OLED? Yes, 4K? No.. there are not many 1080p channels and we are just moving to digital ( SD )   .. and where on earth would we find pure 4K content as home media .. 

please keep pushing the TV res .. and for peoples sake make atleast 1080p a standard resolution on laptops.


----------



## Neo (Jan 11, 2013)

Actually, 4k is going to be huge. It feels more realistic than a 3D TV.

Haha.. people at Japan are already working on 8k  But it would take another 8k another 7years to come to consumer market.


----------



## Sam22 (Jan 13, 2013)

i too stand with what Rcuber said..OLED tv can become the main stream for tv's in the time to come but as far as 4k is concerned, we all know there are no 4k contents to watch for so we still have to wait for 4k to become available to us... I am really excited about the 4k oled launch from Sony and panasonic as they will take the watching experience to a new level.


----------



## randomuser111 (Jan 13, 2013)

^

Sorry for off topic, but Sam where is HX850 review


----------



## Neo (Jan 13, 2013)

Content is one thing. 4k is another thing. Remember when even 360p was also a good resolution around 5 years back?


----------



## vickybat (Jan 13, 2013)

nikufellow said:


> They are the new big GIMMICKS in the market !



Nope they are not and that too by a big margin. There is no place for the word "gimmick" here.



Neo said:


> Actually, 4k is going to be huge. It feels more realistic than a 3D TV.
> 
> Haha.. people at Japan are already working on 8k  But it would take another 8k another 7years to come to consumer market.
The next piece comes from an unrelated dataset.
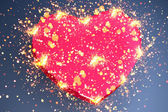 Pink heart shape with sparks — Stock Photo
4K is just the resolution and yes its huge indeed and has a lot of room to develop as 4k content grows. Will take sometime to be mainstream though 
and we might see some drastic price drops in 1080p displays. 3D will almost be default with these 4k tv's especially passive 3d.


----------



## Sam22 (Jan 14, 2013)

randomuser111 said:


> ^
> 
> Sorry for off topic, but Sam where is HX850 review



Not to worry about the review..I want to have a look at all the features before I go for the full review. and looks like it may take a bit of time for me since i have 6 days working with me  so don't bother about the review....You will get it soon,,,stay tuned.


----------



## LGWRSherlock (Jan 14, 2013)

RCuber said:


> OLED? Yes, 4K? No.. there are not many 1080p channels and we are just moving to digital ( SD )   .. and where on earth would we find pure 4K content as home media ..
> 
> please keep pushing the TV res .. and for peoples sake make atleast 1080p a standard resolution on laptops.



I would have to disagree with you about the 4K.  Remember that in the context of the rest of the world, HD channels are becoming increasingly popular.  For example, the HD TV adoption rate in the US is quite high (over 50%, I believe), and over-the-air analog signals in the US were discontinued by 2008.  In India, the cessation of analog services has only just begun.  So while HD channels may be hard to come by in India, they are relatively commonplace in the US and other developed nations.  In the context of India, yes, I agree that 4K has come a bit early since it seems that us Indians have only begun watching HD channels quite recently.  However, in the context of the rest of the world, it's coming just at the right time.

LG WRman Sherlock, out!


----------



## vickybat (Jan 14, 2013)

^^ I second that.


----------



## aroraanant (Jan 19, 2013)

> Do you think India is ready for oled and 4k tv?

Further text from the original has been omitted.